### Sobre la tarea
Prosigue el texto sobre el conflicto catalán y los tres libros que lo abordan a partir de su última oración.

Se ha escrito tanto y desde tantos puntos de vista sobre el conflicto catalán que, a estas alturas, es literalmente imposible no caer en la reiteración. Nada de lo que pueda decirse escapa a esa condena. Ahora bien, esta inflación informativa genera un fenómeno curioso –aunque no inusual-, como resulta ser el hecho de que los planteamientos más cruciales y evidentes terminan diluyéndose en el magma impreciso de tantas proclamas, estridencias, directrices, estrategias, consignas, amenazas y, por decirlo en corto, tantas interpretaciones interesadas. Advierto esto porque mi intención aquí no es volver, por enésima vez, a contar unos acontecimientos que todos conocemos ni a repetir análisis que ya hemos leído en múltiples ocasiones. Pretendo tan solo rescatar, en la medida de lo posible, una mirada prístina que nos ayude a recolocar el problema en sus justos términos. Por descontado, ni se me pasa por la cabeza ofrecer soluciones, ni siquiera posibles alternativas en el actual impasse, por dos buenas razones: primero porque no tendría sentido ensayar tal cosa desde esta tribuna y, segundo -¿por qué no admitirlo?-, porque no tengo ni la más remota idea de cómo escapar del laberinto.

Me limitaré por tanto a una lectura –aviso ya que muy personal- de tres obras recientes que, en mi opinión, tienen el mérito de situar el problema en unas coordenadas esclarecedoras. De ellas, una no trata directamente del procés –lo hace solo de modo muy tangencial- porque es la biografía de un personaje como poco atrabiliario, como fue el periodista Alfons Quintá (1943-2016). Otro de los libros tiene el aliciente, desde mi punto de vista, de aportar la frescura de la mirada extranjera, en concreto, de una reportera del país vecino, allende los Pirineos. Se titula En el huracán catalán y lo firma la corresponsal de Le Monde, Sandrine Morel. El tercero me resulta atractivo por constituir una reflexión acerca de la deriva nacionalista desde los principios progresistas, pero no del sedicente progresismo acomodaticio y oportunista que está ahora en el poder, sino desde una izquierda crítica con sus propios postulados. Se trata de El golpe posmoderno -¡qué certero título!- y lo escribe el prolífico Daniel Gascón.

Me habían hablado muy bien de El hijo del chófer. El libro ha cosechado excelentes críticas de manera casi unánime y hasta da la impresión de que ha llegado a conquistar el aplauso del público porque, según leo, lleva ya varias ediciones. Recalco el dato anterior porque, en contra de lo que uno a priori pudiera pensar y a despecho de que no es muy extenso, el libro de Amat no es exactamente un relato ameno o fácil de leer. Por el contrario, la meticulosidad con la que el autor ha abordado el empeño de reconstruir la vida del antes citado periodista catalán (Alfons Quintá) hace que algunos de sus pasajes constituyan una catarata de nombres propios y datos menudos que precisan una lectura atenta, sobre todo para los que –como confieso es mi caso- no dominamos el entramado político-financiero-cultural-mediático de la Cataluña pujolista. A riesgo de simplificar, les diré, para que se hagan una idea, que la trayectoria personal, política y sobre todo profesional de Quintá es el armazón que le sirve al autor para trazar un cuadro demoledor de las relaciones de poder en una región que, bajo la apariencia apacible de oasis, no es más que una ciénaga infecta. ¡Y a qué nivel! Y no lo digo a humo de pajas, sino todo lo contrario porque, personalmente, lo que más me ha impresionado de la lectura del volumen de Amat es la escala de podredumbre y abyección que impregna el ambiente y, con él, a buena parte de los personajes que aparecen en sus páginas, que no son precisamente unos desharrapados sino la elite de los negocios, la administración autonómica, la cobertura mediática y los que dan al catalanismo una pátina intelectual.

### Sección de datos
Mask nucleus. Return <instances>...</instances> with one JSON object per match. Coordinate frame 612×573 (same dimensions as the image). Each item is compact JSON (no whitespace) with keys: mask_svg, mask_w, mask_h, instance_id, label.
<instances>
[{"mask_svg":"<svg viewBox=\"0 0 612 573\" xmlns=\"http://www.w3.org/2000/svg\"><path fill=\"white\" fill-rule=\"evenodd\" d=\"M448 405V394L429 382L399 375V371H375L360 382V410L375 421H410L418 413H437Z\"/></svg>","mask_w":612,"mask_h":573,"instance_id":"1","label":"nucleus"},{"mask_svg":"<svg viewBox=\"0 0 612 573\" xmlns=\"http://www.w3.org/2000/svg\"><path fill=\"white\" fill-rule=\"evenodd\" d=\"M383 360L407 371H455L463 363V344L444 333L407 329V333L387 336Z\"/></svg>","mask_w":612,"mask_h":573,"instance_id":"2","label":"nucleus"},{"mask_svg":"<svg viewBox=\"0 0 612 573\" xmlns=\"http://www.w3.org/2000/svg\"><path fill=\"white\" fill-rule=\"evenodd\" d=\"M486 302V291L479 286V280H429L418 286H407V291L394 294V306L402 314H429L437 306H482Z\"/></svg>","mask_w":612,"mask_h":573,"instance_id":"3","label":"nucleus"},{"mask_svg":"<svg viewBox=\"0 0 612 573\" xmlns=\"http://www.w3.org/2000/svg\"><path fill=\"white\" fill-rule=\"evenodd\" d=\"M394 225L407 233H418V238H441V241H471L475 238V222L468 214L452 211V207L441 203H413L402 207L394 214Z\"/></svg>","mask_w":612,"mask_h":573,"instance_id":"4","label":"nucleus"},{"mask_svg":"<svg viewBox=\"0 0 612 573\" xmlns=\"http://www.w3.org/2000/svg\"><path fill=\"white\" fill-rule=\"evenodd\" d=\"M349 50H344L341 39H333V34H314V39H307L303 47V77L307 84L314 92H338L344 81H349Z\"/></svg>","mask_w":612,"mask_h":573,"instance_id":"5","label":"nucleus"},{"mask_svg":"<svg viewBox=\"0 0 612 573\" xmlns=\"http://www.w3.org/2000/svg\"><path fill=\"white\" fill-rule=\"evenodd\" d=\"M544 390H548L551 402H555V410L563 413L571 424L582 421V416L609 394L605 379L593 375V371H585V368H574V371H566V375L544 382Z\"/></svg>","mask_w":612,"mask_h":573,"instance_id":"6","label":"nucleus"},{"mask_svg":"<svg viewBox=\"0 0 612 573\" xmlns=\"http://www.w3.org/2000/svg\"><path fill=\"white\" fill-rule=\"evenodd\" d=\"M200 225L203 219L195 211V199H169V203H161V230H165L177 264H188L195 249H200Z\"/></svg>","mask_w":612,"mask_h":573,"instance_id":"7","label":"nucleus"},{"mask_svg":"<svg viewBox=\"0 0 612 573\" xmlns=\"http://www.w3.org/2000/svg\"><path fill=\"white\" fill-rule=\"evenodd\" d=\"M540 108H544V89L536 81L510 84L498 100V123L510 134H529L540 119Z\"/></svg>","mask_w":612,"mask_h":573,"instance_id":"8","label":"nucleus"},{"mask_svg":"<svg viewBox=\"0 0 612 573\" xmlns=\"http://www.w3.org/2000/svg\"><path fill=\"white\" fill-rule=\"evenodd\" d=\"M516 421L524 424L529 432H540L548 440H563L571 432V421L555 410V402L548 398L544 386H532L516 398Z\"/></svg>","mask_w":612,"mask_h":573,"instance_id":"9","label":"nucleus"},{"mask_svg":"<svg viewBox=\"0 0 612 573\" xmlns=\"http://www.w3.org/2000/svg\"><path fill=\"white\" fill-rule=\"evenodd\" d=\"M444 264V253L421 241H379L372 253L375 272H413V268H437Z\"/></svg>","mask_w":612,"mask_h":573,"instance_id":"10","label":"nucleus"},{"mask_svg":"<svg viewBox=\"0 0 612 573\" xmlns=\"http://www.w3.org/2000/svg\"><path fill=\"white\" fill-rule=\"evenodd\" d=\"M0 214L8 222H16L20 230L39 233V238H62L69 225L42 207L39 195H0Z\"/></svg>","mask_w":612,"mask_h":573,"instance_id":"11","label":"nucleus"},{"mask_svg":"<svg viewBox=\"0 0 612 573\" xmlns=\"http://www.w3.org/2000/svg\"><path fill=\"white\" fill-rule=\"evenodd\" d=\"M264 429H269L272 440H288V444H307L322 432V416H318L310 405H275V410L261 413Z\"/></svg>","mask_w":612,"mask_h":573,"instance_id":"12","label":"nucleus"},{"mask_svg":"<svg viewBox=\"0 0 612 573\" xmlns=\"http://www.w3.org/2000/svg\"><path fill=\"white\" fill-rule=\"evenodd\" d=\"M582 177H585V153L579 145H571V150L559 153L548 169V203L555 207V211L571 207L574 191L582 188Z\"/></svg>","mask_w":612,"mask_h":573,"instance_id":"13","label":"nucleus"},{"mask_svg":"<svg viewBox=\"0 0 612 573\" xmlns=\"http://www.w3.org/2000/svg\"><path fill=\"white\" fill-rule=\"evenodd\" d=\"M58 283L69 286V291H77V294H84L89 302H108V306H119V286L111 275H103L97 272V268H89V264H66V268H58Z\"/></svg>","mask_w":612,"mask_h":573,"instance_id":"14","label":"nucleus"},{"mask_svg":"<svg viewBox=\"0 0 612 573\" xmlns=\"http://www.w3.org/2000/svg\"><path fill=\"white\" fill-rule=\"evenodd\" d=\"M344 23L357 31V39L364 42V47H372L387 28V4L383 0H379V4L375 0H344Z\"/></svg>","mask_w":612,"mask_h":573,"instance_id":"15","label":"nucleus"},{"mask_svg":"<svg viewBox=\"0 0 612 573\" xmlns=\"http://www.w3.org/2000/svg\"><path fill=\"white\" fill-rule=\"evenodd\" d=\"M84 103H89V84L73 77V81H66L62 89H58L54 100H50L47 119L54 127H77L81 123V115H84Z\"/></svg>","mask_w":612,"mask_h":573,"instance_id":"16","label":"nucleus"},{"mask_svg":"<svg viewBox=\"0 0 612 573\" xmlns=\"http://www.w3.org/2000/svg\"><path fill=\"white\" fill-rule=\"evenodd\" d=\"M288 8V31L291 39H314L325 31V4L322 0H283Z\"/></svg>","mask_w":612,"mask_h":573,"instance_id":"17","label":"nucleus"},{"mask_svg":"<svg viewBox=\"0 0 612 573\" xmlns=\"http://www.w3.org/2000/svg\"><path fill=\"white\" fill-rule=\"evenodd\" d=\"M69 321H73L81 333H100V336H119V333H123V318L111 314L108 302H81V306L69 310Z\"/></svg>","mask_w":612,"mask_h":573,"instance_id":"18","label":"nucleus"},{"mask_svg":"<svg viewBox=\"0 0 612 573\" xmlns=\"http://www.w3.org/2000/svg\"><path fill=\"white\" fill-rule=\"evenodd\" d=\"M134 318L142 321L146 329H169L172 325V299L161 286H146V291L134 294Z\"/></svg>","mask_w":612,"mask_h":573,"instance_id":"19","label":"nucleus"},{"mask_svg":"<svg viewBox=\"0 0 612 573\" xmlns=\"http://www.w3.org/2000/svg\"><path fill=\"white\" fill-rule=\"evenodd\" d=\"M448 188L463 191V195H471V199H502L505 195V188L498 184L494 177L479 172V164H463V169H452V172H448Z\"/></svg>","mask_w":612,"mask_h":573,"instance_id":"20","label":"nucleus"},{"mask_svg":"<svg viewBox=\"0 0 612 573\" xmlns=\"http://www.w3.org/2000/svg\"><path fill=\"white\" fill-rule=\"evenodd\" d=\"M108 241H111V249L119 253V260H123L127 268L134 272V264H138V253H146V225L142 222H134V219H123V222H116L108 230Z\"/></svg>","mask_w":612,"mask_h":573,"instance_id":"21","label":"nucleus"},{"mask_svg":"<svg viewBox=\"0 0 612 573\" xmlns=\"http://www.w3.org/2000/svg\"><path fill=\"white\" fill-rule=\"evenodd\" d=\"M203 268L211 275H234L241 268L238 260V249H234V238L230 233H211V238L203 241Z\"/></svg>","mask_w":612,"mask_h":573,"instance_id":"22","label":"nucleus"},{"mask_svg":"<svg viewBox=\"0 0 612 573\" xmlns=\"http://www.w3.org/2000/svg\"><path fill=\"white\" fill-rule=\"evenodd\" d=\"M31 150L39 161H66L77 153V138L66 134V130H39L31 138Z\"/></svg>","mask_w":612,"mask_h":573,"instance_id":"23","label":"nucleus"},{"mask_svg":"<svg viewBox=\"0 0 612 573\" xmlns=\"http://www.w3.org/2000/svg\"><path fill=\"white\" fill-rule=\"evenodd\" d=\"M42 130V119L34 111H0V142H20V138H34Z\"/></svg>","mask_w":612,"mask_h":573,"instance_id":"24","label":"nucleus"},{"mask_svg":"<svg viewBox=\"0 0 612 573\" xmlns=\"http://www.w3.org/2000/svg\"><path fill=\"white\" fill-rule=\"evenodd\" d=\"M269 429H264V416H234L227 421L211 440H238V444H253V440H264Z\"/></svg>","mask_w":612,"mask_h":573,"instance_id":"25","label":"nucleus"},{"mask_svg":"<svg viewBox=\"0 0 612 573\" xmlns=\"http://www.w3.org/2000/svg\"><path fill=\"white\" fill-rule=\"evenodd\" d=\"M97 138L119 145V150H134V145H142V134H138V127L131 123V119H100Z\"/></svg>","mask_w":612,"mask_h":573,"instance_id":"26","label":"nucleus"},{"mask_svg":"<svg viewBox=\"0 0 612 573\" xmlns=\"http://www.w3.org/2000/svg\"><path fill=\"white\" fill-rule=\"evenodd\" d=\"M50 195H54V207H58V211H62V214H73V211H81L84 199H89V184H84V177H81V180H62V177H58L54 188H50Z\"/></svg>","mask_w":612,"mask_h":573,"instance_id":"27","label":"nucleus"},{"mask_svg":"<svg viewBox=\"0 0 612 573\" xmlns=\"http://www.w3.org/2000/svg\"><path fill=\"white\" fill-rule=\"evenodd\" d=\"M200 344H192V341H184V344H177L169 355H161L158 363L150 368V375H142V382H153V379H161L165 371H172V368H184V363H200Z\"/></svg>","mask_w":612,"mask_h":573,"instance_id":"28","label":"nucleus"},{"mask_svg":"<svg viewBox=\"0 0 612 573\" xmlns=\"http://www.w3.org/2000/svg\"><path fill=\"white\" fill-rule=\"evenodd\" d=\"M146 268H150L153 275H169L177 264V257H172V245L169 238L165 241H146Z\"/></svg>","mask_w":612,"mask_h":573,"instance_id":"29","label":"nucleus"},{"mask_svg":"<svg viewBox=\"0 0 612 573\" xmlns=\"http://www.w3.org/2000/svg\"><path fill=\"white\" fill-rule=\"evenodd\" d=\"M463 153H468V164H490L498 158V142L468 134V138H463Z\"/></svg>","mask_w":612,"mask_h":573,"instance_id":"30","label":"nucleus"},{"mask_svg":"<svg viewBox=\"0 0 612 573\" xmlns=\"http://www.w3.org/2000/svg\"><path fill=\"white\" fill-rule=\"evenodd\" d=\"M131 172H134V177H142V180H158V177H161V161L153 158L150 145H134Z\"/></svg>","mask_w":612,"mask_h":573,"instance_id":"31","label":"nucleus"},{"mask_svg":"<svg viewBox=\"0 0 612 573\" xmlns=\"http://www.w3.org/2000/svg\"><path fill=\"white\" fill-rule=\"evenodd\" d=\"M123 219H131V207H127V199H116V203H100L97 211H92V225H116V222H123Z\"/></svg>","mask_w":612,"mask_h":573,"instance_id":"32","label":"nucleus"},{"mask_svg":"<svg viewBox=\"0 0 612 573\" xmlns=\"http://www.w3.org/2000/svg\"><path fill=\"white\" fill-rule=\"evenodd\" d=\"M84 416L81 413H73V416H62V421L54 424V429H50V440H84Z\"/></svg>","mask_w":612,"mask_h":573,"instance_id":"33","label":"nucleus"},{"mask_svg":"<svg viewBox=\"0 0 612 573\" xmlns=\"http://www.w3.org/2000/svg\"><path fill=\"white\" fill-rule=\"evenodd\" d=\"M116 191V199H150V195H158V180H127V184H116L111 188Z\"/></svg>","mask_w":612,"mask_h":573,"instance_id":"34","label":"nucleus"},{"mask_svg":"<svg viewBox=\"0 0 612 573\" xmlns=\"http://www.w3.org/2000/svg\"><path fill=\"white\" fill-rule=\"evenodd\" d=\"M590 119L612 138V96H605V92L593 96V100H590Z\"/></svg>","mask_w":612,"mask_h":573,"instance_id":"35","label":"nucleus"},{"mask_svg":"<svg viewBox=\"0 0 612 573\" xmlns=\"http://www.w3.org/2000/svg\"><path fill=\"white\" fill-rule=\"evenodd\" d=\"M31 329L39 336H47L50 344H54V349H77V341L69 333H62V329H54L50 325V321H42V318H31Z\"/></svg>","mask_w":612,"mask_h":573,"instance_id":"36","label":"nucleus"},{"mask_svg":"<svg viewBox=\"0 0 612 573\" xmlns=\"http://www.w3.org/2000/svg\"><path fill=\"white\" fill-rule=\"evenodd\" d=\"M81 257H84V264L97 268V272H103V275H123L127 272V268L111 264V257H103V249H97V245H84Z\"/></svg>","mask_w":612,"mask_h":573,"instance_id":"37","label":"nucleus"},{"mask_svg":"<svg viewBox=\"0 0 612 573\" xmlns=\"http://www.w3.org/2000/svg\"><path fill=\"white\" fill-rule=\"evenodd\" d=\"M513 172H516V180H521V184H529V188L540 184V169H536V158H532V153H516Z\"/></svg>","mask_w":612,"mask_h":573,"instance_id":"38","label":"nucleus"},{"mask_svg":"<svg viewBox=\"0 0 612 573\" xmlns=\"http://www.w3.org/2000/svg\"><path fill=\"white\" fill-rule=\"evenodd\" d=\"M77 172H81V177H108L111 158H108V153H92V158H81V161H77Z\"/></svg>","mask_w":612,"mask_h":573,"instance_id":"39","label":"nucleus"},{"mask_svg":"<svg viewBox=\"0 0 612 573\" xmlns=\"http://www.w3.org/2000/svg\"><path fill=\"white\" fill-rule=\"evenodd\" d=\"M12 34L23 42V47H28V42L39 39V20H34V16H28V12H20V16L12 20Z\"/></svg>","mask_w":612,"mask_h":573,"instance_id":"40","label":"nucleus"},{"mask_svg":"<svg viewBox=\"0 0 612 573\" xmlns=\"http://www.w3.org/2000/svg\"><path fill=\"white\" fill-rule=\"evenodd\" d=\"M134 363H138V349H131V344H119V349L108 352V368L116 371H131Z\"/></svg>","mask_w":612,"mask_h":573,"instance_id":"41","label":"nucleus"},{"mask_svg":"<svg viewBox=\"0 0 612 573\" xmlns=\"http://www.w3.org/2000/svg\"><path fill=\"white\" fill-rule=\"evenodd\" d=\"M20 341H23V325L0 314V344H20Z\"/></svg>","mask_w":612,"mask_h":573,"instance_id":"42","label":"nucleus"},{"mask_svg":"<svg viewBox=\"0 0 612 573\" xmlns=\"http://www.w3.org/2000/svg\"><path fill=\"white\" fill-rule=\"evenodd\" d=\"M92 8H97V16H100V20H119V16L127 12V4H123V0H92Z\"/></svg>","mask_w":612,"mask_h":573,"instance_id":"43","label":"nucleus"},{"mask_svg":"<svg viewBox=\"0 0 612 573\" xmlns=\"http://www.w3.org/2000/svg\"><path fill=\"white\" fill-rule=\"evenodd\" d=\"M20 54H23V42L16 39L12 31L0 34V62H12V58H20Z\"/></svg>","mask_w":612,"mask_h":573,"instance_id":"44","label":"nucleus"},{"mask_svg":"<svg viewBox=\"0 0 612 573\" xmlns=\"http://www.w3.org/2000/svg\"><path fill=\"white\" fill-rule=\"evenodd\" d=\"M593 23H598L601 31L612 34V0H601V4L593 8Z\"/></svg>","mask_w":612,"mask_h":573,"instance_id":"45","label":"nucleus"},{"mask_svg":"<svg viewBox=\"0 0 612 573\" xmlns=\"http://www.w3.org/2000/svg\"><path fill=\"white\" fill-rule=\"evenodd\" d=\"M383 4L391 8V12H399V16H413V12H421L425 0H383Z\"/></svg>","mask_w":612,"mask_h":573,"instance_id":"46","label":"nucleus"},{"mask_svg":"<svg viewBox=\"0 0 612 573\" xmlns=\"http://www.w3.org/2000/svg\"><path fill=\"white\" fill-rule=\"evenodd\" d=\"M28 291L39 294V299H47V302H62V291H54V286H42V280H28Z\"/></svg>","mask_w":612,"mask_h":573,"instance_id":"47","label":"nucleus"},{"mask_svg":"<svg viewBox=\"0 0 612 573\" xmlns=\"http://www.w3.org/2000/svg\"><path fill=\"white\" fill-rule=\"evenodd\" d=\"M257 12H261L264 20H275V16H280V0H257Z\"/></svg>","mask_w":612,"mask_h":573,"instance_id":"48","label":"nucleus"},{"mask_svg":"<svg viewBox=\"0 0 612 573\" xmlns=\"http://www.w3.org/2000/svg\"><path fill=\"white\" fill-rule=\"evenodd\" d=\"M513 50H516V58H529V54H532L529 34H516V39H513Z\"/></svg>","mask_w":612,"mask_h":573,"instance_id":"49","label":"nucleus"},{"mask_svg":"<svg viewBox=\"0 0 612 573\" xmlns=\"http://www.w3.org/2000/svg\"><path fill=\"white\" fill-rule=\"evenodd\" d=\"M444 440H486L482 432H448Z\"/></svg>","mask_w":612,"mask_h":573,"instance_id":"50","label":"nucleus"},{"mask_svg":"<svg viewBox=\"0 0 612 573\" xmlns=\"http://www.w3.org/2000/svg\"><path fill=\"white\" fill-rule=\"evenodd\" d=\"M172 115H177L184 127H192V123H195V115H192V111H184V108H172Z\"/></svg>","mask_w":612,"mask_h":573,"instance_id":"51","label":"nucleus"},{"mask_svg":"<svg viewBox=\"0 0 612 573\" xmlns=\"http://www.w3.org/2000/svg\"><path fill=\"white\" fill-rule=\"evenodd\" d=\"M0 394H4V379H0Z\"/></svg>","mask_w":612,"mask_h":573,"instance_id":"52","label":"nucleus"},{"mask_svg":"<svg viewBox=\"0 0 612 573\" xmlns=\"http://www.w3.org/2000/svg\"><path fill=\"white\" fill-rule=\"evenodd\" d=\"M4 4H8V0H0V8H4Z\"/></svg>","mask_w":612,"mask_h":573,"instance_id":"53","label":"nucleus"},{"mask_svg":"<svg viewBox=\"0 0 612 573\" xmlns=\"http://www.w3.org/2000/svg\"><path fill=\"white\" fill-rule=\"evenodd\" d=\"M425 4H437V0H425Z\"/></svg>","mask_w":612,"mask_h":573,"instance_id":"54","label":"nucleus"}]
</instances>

### Respuesta esperada
Otra cosa distinta y mucho más discutible es el modo elegido por Amat para urdir ese tapiz de corrupción política, degradación institucional, sobornos, traiciones y en el fondo, miserias humanas. La labor de documentación es ímproba pero sorprendentemente no aparece una sola nota a pie de página, así como tampoco al terminar los diversos capítulos ni en la parte final del volumen. Ítem más: todos los personajes que aparecen en el libro existen o existieron y, por descontado, los acontecimientos relatados se supone que son también reales y, como no podía ser menos, están datados con precisión, pero el libro aparece catalogado como «obra de ficción». Concretamente, la página oficial de la editorial Planeta dice «Temática: Novela literaria | General narrativa literaria». Supongo que se trata de una estrategia que busca dar cobertura al autor ante posibles demandas, dada la gravedad de muchas de las imputaciones que se hacen a lo largo del recorrido biográfico de Quintá, pero que despierta una cierta perplejidad en el lector. En efecto, no se trata tan solo que este se vea en la tesitura de realizar constantemente un acto de fe –creer que la narración es fiel reflejo de la realidad- sino de algo más elemental desde la perspectiva del historiador: saber de qué fuentes bebe el autor para decir lo que dice y, con ello, establecer la posibilidad de contrastar esos datos y dichas fuentes, aunque solo sea para confirmar algún punto o calibrar la fiabilidad de las aseveraciones.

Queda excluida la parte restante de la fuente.